_Task instructions_
Reproduce every item below word for word, but leave the pictures out.
[Start Given entries]
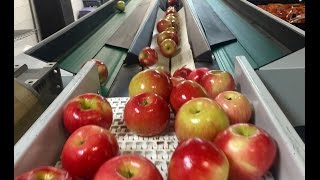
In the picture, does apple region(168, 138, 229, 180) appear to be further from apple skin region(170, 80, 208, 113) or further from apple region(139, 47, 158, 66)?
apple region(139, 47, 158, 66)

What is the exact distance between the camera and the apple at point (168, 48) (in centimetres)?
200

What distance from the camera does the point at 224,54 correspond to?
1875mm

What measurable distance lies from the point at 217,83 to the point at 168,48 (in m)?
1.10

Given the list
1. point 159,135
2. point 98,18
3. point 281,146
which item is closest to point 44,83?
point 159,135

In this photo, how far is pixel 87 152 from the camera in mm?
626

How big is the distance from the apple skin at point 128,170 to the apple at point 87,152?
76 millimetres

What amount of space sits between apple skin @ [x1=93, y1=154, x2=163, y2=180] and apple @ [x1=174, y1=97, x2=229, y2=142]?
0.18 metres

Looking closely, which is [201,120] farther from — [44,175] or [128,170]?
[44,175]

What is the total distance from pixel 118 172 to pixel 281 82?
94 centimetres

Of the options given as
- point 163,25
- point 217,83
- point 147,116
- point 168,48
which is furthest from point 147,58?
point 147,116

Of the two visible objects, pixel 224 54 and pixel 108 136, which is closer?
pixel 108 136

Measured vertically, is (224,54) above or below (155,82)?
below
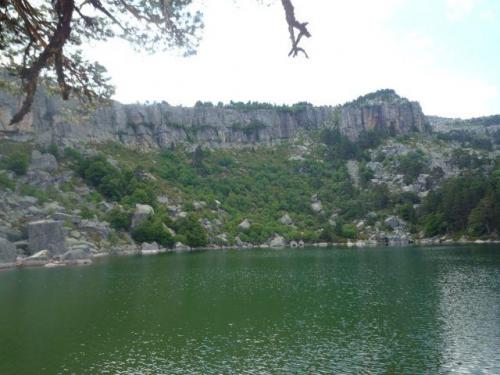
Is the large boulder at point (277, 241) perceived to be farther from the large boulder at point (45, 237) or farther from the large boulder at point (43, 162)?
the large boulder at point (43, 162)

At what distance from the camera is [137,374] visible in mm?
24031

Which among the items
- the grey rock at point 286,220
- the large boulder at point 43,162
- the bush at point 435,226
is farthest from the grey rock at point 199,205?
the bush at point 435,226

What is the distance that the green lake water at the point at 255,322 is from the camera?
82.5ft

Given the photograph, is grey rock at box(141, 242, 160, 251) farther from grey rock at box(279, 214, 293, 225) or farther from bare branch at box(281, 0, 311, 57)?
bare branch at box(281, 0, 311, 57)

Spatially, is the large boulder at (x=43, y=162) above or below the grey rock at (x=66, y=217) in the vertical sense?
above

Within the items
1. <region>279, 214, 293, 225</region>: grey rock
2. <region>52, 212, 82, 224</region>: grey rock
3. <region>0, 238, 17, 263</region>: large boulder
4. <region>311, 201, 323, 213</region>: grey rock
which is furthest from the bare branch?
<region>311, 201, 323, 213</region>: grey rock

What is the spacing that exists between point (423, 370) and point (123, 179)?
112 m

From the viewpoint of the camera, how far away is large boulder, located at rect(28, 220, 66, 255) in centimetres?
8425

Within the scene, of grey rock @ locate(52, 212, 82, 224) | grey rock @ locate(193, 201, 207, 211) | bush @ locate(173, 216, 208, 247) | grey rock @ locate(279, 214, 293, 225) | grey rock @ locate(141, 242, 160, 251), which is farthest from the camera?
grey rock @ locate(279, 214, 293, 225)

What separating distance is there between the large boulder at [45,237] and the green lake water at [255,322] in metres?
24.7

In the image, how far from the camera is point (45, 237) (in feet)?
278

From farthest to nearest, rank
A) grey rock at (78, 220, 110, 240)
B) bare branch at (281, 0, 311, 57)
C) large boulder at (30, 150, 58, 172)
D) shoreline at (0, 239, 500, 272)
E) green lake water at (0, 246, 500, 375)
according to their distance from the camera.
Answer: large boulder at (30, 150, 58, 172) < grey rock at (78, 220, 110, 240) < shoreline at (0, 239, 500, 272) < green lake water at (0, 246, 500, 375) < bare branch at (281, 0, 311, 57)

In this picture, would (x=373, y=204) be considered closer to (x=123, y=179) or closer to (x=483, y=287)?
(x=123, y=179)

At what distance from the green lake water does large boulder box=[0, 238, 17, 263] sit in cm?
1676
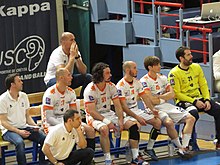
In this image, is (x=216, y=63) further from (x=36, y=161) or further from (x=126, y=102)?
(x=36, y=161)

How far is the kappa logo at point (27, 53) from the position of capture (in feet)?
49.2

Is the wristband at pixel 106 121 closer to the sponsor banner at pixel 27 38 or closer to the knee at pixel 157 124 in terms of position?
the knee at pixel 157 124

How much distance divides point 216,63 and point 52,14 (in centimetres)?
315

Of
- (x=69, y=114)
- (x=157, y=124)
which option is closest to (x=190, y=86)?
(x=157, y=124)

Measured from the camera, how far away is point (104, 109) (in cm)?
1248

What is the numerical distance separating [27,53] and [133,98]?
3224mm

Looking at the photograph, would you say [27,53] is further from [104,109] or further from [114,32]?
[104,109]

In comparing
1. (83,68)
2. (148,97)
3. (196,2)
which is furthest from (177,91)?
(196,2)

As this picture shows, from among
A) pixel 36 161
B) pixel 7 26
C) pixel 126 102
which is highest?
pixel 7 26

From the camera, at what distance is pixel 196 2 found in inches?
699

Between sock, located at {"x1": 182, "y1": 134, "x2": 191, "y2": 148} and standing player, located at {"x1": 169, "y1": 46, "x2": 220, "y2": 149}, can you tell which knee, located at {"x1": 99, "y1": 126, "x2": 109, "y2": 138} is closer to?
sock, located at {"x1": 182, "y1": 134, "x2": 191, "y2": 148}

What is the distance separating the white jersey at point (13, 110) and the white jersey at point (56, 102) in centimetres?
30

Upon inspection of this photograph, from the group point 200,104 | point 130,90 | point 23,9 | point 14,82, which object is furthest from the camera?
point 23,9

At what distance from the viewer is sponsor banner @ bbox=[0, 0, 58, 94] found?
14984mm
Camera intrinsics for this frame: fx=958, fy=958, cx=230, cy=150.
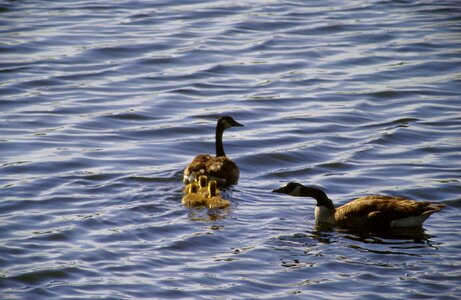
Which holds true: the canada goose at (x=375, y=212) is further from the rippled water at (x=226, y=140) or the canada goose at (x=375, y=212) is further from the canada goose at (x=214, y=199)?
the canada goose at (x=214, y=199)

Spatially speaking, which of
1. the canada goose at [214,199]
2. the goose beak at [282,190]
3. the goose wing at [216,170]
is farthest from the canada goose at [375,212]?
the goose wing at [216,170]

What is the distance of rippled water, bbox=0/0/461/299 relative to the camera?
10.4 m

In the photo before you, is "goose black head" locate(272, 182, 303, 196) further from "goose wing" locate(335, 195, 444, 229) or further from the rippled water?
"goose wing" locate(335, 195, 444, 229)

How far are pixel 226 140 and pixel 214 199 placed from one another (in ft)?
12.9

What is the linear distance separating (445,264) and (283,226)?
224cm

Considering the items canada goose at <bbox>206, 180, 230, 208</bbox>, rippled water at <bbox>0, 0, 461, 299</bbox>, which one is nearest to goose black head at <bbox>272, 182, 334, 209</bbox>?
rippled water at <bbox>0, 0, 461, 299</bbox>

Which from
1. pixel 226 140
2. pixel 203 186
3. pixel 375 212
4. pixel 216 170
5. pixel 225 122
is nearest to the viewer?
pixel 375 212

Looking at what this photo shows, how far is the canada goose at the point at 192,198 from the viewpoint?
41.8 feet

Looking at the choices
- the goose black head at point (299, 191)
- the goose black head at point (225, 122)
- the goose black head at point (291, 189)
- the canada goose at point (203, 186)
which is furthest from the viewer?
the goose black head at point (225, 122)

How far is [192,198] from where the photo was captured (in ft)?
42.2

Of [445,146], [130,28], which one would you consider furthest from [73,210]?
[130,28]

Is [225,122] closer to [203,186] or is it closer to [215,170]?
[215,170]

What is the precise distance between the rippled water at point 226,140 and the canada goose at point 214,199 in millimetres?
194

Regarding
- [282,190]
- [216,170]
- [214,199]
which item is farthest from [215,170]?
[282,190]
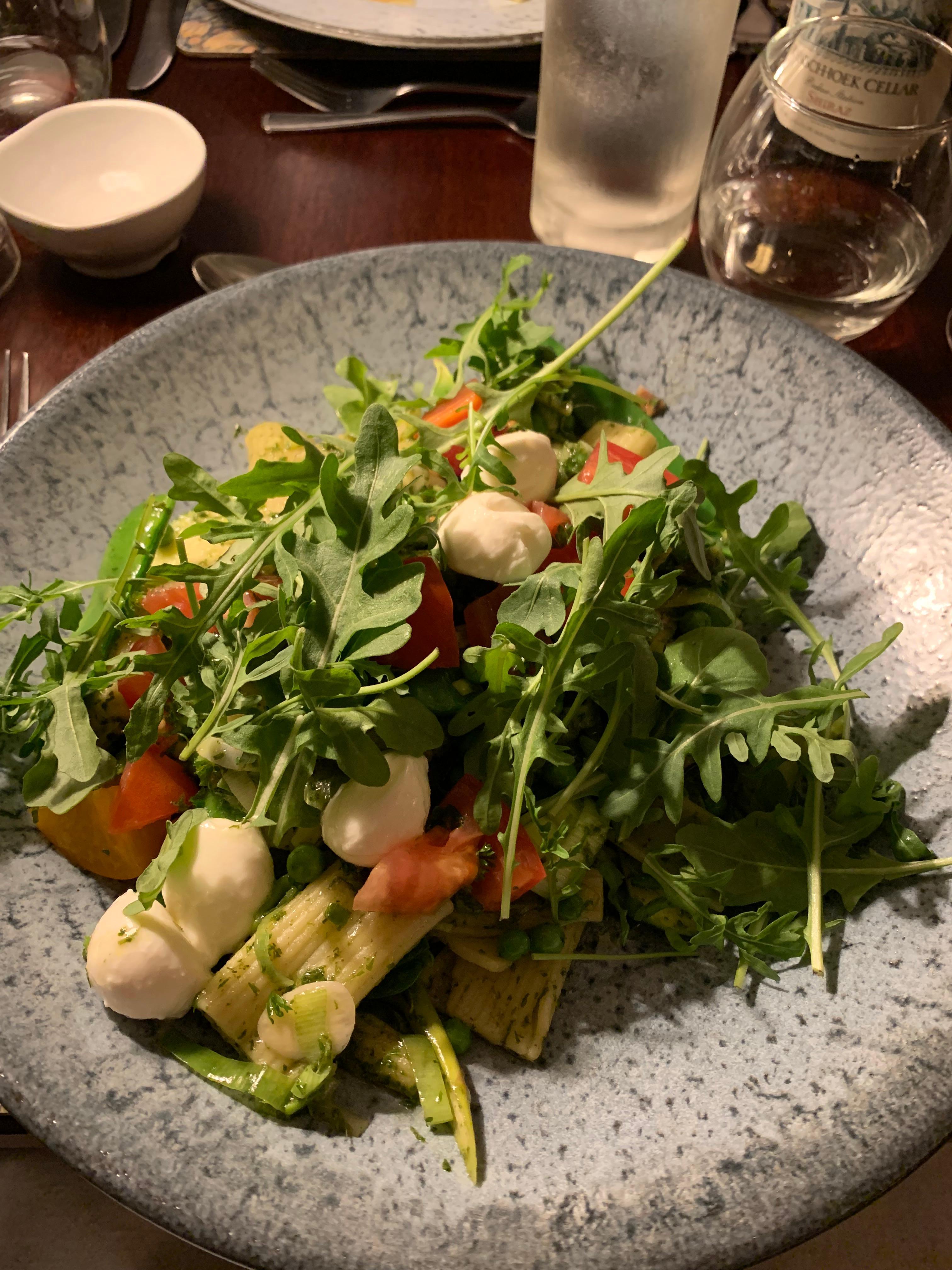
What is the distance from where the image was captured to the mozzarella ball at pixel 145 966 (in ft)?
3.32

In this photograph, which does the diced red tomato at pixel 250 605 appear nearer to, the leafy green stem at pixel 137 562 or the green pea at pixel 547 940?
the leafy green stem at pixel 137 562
[End Given entries]
_Full solution_
In the picture, does apple region(168, 138, 229, 180) appear to be further from apple skin region(170, 80, 208, 113) or further from apple region(139, 47, 158, 66)?
apple region(139, 47, 158, 66)

What is the exact distance between the camera and the apple at point (168, 48) (in centimetres)?
200

What distance from the camera does the point at 224,54 correspond to?
1875mm

What measurable distance lies from the point at 217,83 to the point at 168,48 (in m)?
1.10

Given the list
1. point 159,135
2. point 98,18
3. point 281,146
which item is closest to point 44,83?
point 159,135

In this photo, how far is pixel 87 152 from the camera in mm?
626

How big is the distance from the apple skin at point 128,170 to the apple at point 87,152?
76 millimetres

What amount of space sits between apple skin @ [x1=93, y1=154, x2=163, y2=180] and apple @ [x1=174, y1=97, x2=229, y2=142]?
0.18 metres

Looking closely, which is [201,120] farther from — [44,175] or [128,170]?
[44,175]

What is the total distance from pixel 118 172 to pixel 281 82?
94 centimetres

Of the options given as
- point 163,25
- point 217,83
- point 147,116
- point 168,48
which is furthest from point 147,58?
point 147,116

Of the two visible objects, pixel 224 54 and pixel 108 136, which is closer?
pixel 108 136

Measured vertically, is (224,54) above or below (155,82)?
below
Is the large boulder at point (277, 241) perceived to be farther from the large boulder at point (45, 237) or farther from the large boulder at point (43, 162)?
the large boulder at point (43, 162)

At what distance from the camera is [137,374] visible in mm?
24031

Which among the items
- the grey rock at point 286,220
- the large boulder at point 43,162
- the bush at point 435,226
is farthest from the grey rock at point 199,205?
the bush at point 435,226

What is the distance that the green lake water at the point at 255,322 is from the camera?
82.5ft

Given the photograph, is grey rock at box(141, 242, 160, 251) farther from grey rock at box(279, 214, 293, 225) or farther from bare branch at box(281, 0, 311, 57)?
bare branch at box(281, 0, 311, 57)

Spatially, is the large boulder at (x=43, y=162) above or below the grey rock at (x=66, y=217) in the vertical sense?
above

Within the items
1. <region>279, 214, 293, 225</region>: grey rock
2. <region>52, 212, 82, 224</region>: grey rock
3. <region>0, 238, 17, 263</region>: large boulder
4. <region>311, 201, 323, 213</region>: grey rock
which is furthest from the bare branch?
<region>311, 201, 323, 213</region>: grey rock

What is the spacing that exists between point (423, 370) and point (123, 179)?
112 m

From the viewpoint of the camera, how far away is large boulder, located at rect(28, 220, 66, 255) in centimetres?
8425

Within the scene, of grey rock @ locate(52, 212, 82, 224) | grey rock @ locate(193, 201, 207, 211) | bush @ locate(173, 216, 208, 247) | grey rock @ locate(279, 214, 293, 225) | grey rock @ locate(141, 242, 160, 251), which is farthest from the camera?
grey rock @ locate(279, 214, 293, 225)

What separating distance is there between the large boulder at [45,237] and the green lake water at [255,322] in metres?
24.7

In the image, how far from the camera is point (45, 237) (in feet)?
278

From farthest to nearest, rank
A) grey rock at (78, 220, 110, 240)
B) bare branch at (281, 0, 311, 57)
C) large boulder at (30, 150, 58, 172)
D) shoreline at (0, 239, 500, 272)
E) green lake water at (0, 246, 500, 375)
according to their distance from the camera.
Answer: large boulder at (30, 150, 58, 172) < grey rock at (78, 220, 110, 240) < shoreline at (0, 239, 500, 272) < green lake water at (0, 246, 500, 375) < bare branch at (281, 0, 311, 57)

In this picture, would (x=373, y=204) be considered closer to (x=123, y=179) or closer to (x=483, y=287)?
(x=123, y=179)

At what distance from the green lake water does large boulder box=[0, 238, 17, 263] sit in cm?
1676
In this image, is (x=216, y=63) further from (x=36, y=161) or further from (x=126, y=102)?
(x=36, y=161)

How far is the kappa logo at point (27, 53) from the position of capture (in feet)?
49.2

Is the wristband at pixel 106 121 closer to the sponsor banner at pixel 27 38 or closer to the knee at pixel 157 124 in terms of position?
the knee at pixel 157 124

How much distance divides point 216,63 and point 52,14 (in centimetres)?
315

Of
- (x=69, y=114)
- (x=157, y=124)
which option is closest to (x=190, y=86)?
(x=157, y=124)

Measured from the camera, how far away is point (104, 109) (in cm)?
1248

What is the numerical distance separating [27,53] and [133,98]?
3224mm

Looking at the photograph, would you say [27,53] is further from [104,109] or further from [114,32]?
[104,109]

In comparing
1. (83,68)
2. (148,97)
3. (196,2)
which is furthest from (177,91)?
(196,2)

As this picture shows, from among
A) pixel 36 161
B) pixel 7 26
C) pixel 126 102
which is highest?
pixel 7 26

From the camera, at what distance is pixel 196 2 found in inches?
699

Between sock, located at {"x1": 182, "y1": 134, "x2": 191, "y2": 148} and standing player, located at {"x1": 169, "y1": 46, "x2": 220, "y2": 149}, can you tell which knee, located at {"x1": 99, "y1": 126, "x2": 109, "y2": 138} is closer to?
sock, located at {"x1": 182, "y1": 134, "x2": 191, "y2": 148}

What is the distance separating the white jersey at point (13, 110) and the white jersey at point (56, 102) in centimetres?
30

Upon inspection of this photograph, from the group point 200,104 | point 130,90 | point 23,9 | point 14,82, which object is furthest from the camera?
point 23,9

At what distance from the viewer is sponsor banner @ bbox=[0, 0, 58, 94] found?
14984mm
Camera intrinsics for this frame: fx=958, fy=958, cx=230, cy=150.
Which holds true: the canada goose at (x=375, y=212) is further from the rippled water at (x=226, y=140) or the canada goose at (x=375, y=212) is further from the canada goose at (x=214, y=199)?
the canada goose at (x=214, y=199)

Spatially speaking, which of
1. the canada goose at [214,199]
2. the goose beak at [282,190]
3. the goose wing at [216,170]
is farthest from the canada goose at [375,212]?
the goose wing at [216,170]

What is the distance of rippled water, bbox=0/0/461/299 relative to the camera?
10.4 m

In the photo before you, is "goose black head" locate(272, 182, 303, 196) further from "goose wing" locate(335, 195, 444, 229) or further from the rippled water?
"goose wing" locate(335, 195, 444, 229)

How far are pixel 226 140 and pixel 214 199 placed from one another (in ft)?
12.9

What is the linear distance separating (445,264) and (283,226)?
224cm

Considering the items canada goose at <bbox>206, 180, 230, 208</bbox>, rippled water at <bbox>0, 0, 461, 299</bbox>, which one is nearest to goose black head at <bbox>272, 182, 334, 209</bbox>?
rippled water at <bbox>0, 0, 461, 299</bbox>

Which from
1. pixel 226 140
2. pixel 203 186
3. pixel 375 212
4. pixel 216 170
5. pixel 225 122
is nearest to the viewer?
pixel 375 212

Looking at what this photo shows, how far is the canada goose at the point at 192,198 from the viewpoint?
41.8 feet

Looking at the choices
- the goose black head at point (299, 191)
- the goose black head at point (225, 122)
- the goose black head at point (291, 189)
- the canada goose at point (203, 186)
which is furthest from the viewer?
the goose black head at point (225, 122)

How far is [192,198] from where the photo was captured (in ft)?
42.2

Of [445,146], [130,28], which one would you consider furthest from [73,210]?
[130,28]

Is [225,122] closer to [203,186] or is it closer to [215,170]?
[215,170]

What is the precise distance between the rippled water at point 226,140 and the canada goose at point 214,199 in millimetres?
194

Regarding
- [282,190]
- [216,170]
- [214,199]
which item is farthest from [215,170]?
[282,190]
What is the distance from where the image was captured to the mozzarella ball at pixel 145 966 (in ft)?
3.32

In this photograph, which does the diced red tomato at pixel 250 605 appear nearer to, the leafy green stem at pixel 137 562 or the green pea at pixel 547 940?
the leafy green stem at pixel 137 562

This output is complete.